From the records below, pick out every line that contains the string "region" and copy each one without changes.

** Begin Raw data **

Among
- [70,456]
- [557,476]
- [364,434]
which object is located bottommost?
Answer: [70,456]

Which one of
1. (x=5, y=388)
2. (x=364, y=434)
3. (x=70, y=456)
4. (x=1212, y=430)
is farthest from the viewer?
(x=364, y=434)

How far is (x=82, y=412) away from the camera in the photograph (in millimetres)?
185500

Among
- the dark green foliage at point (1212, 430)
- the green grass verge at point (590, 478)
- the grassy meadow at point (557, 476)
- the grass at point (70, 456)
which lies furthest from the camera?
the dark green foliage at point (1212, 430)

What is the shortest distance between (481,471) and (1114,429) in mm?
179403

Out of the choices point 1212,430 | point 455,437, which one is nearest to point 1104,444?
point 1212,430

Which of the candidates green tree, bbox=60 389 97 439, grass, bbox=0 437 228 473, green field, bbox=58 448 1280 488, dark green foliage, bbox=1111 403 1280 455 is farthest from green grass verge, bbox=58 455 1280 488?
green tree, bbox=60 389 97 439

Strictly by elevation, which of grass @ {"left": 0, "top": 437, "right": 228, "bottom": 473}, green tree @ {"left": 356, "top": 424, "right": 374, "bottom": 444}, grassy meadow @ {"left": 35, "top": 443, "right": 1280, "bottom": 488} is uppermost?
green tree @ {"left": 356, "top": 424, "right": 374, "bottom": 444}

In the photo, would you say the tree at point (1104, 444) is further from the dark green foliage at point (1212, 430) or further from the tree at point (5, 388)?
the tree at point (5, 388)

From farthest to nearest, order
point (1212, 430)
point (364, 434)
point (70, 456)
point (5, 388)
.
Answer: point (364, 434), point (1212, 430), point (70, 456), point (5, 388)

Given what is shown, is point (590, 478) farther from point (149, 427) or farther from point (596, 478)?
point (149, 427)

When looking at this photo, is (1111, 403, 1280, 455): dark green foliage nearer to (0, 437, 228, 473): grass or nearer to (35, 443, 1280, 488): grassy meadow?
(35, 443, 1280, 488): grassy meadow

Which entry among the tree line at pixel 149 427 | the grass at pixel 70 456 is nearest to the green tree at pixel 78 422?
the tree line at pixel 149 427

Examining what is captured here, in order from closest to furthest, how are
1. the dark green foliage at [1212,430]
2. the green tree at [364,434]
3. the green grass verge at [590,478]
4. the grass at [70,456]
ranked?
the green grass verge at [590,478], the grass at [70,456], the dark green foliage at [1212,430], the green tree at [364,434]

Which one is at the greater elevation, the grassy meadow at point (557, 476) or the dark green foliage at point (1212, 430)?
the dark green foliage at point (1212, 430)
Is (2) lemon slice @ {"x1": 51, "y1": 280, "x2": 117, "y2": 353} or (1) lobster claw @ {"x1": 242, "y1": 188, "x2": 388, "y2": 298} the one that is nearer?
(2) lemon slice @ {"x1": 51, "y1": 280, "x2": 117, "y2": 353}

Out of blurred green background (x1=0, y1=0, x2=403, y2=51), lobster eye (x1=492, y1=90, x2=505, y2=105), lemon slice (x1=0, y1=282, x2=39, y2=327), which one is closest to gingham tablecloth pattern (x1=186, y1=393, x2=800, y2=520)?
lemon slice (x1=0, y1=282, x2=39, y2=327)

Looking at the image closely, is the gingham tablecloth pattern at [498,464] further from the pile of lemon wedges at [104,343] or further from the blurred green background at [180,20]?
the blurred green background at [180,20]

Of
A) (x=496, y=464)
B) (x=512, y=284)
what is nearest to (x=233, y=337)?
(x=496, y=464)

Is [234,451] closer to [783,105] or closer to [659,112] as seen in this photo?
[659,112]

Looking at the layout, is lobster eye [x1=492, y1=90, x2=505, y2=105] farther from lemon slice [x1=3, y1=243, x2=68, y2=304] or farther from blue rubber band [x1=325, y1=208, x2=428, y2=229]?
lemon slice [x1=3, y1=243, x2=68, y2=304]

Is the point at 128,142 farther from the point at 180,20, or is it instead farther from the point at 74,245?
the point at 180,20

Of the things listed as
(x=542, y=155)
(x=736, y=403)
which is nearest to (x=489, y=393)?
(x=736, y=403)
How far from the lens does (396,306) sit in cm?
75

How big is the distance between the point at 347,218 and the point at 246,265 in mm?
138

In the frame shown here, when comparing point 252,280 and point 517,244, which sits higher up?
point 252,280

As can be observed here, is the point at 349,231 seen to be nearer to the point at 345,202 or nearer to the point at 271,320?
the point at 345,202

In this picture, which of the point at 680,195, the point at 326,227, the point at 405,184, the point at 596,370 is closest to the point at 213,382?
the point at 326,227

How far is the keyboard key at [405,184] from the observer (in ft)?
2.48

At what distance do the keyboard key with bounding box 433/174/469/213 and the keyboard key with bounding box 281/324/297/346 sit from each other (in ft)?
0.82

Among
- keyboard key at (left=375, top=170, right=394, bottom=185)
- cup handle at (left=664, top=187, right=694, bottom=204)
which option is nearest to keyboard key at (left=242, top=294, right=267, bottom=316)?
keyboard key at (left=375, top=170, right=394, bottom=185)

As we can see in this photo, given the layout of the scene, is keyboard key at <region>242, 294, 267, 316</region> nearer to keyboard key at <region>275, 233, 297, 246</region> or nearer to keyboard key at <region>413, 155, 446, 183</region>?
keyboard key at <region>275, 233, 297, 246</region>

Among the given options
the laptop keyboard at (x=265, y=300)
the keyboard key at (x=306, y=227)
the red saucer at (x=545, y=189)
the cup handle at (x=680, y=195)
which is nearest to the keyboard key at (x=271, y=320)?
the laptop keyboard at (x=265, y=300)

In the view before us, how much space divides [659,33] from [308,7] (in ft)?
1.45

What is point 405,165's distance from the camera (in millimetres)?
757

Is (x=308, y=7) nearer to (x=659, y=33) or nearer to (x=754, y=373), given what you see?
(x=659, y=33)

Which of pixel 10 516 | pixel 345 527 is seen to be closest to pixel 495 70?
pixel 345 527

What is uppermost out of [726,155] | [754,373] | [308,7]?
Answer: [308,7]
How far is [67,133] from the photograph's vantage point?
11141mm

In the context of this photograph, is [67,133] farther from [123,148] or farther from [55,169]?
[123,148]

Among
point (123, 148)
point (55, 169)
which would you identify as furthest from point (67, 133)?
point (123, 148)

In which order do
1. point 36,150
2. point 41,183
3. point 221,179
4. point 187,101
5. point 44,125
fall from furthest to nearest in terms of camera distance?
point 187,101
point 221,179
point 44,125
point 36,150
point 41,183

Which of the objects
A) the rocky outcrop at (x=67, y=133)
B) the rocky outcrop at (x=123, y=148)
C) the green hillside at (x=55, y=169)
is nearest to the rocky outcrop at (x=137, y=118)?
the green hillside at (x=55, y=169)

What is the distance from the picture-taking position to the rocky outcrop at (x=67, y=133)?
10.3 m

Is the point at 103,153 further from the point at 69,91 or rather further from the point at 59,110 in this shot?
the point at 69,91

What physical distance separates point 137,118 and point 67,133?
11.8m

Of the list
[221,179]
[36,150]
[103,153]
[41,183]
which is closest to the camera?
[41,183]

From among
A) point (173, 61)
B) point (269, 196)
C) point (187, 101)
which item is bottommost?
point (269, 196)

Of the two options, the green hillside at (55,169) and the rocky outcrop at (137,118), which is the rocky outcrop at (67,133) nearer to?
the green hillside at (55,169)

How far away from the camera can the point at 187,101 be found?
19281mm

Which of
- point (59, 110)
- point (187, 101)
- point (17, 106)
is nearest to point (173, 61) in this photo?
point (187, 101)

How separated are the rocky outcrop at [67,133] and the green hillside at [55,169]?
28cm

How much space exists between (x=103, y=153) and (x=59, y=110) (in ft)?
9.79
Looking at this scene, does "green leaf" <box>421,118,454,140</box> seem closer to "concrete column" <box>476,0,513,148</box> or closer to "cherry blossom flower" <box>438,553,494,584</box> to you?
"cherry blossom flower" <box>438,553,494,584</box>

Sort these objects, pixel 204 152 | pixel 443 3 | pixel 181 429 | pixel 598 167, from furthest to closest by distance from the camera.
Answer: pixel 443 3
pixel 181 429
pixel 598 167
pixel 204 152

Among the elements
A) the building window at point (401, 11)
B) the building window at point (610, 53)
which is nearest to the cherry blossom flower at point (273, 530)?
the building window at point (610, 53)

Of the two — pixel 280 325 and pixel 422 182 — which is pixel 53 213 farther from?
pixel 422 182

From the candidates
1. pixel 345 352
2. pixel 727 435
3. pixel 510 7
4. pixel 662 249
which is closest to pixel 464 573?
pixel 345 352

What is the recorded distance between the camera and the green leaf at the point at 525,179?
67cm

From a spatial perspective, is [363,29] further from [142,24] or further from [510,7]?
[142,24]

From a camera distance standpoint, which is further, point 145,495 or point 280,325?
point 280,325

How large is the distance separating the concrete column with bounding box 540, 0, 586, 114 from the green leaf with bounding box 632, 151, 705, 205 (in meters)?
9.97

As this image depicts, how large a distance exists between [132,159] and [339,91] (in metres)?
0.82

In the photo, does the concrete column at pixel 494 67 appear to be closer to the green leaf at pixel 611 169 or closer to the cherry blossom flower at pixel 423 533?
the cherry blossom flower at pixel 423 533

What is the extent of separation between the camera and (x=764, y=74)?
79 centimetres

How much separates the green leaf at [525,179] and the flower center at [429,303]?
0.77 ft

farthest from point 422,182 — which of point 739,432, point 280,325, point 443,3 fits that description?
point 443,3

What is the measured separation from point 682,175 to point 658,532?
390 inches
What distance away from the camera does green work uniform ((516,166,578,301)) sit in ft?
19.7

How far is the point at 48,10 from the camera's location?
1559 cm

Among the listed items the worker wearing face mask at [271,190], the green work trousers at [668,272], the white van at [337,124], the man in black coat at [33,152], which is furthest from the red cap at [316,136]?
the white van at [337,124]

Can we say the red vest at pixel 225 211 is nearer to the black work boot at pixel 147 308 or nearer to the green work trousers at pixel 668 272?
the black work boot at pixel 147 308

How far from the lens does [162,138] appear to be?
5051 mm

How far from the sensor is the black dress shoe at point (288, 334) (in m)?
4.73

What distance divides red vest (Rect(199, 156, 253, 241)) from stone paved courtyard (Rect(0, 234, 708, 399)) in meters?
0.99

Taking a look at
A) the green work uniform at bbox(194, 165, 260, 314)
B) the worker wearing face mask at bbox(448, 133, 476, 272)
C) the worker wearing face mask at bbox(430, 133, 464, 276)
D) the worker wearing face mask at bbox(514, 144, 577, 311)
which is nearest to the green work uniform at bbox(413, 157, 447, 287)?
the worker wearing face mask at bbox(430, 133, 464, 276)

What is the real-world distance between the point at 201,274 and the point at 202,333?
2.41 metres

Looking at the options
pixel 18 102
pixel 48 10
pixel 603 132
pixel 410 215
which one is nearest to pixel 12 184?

** End Raw data **

## [Answer below]
As we can see in this photo, given the layout of the scene, is keyboard key at <region>242, 294, 267, 316</region> nearer to keyboard key at <region>275, 233, 297, 246</region> or nearer to keyboard key at <region>413, 155, 446, 183</region>?
keyboard key at <region>275, 233, 297, 246</region>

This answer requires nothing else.